# 节选文本

****

服务器后台运行scrapy爬虫的everything

服务器后台运行爬虫

一. ssh远程连接

ssh root@100.100.1`在这里插入代码片`00.100

之后按要求输入password即可

二. 数据库(mysql)安装

sudo apt-get update
sudo apt-get install mysql-server

mysql配置(用户名,密码)设置

sudo mysql_secure_installation

配置过程会显示如下:

Securing the MySQL server deployment.

Connecting to MySQL using a blank password.

#询问是否要安装密码有效性测试插件,类似于密码里面要有大写小写数字的那种,我嫌麻烦没安
VALIDATE PASSWORD PLUGIN can be used to test passwords
and improve security. It checks the strength of password
and allows the users to set only those passwords which are
secure enough. Would you like to setup VALIDATE PASSWORD plugin?

Press y|Y for Yes, any other key for No: No

#设置密码
Please set the password for root here.

New password: 

Re-enter new password: 

#有一个默认的不需要密码就可以登陆的user是否要删除(直接输入‘mysql’就可以登陆),我没删
By default, a MySQL installation has an anonymous user,
allowing anyone to log into MySQL without having to have
a user account created for them. This is intended only for
testing, and to make the installation go a bit smoother.
You should remove them before moving into a production
environment.

Remove anonymous users? (Press y|Y for Yes, any other key for No) : No

 ... skipping.

#是否运行远程连接mysql数据库,我选择不可以
Normally, root should only be allowed to connect from
'localhost'. This ensures that someone cannot guess at
the root password from the network.

****

# 所提供数据
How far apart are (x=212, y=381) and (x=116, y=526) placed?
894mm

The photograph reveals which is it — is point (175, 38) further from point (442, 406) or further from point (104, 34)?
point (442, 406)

****

请续写这篇介绍在服务器上安装与配置MySQL的节选文本，从其最后一句之后接着写。 以上数据取自另一来源，与节选文本并无关联。

# 本题结果
Disallow root login remotely? (Press y|Y for Yes, any other key for No) : Yes
Success.

#又一个test默认数据库作为测试的是否要删除,没删
By default, MySQL comes with a database named 'test' that
anyone can access. This is also intended only for testing,
and should be removed before moving into a production
environment.


Remove test database and access to it? (Press y|Y for Yes, any other key for No) : No

 ... skipping.
 
 #是否现在就重新加载改变,是
Reloading the privilege tables will ensure that all changes
made so far will take effect immediately.

Reload privilege tables now? (Press y|Y for Yes, any other key for No) : Yes
Success.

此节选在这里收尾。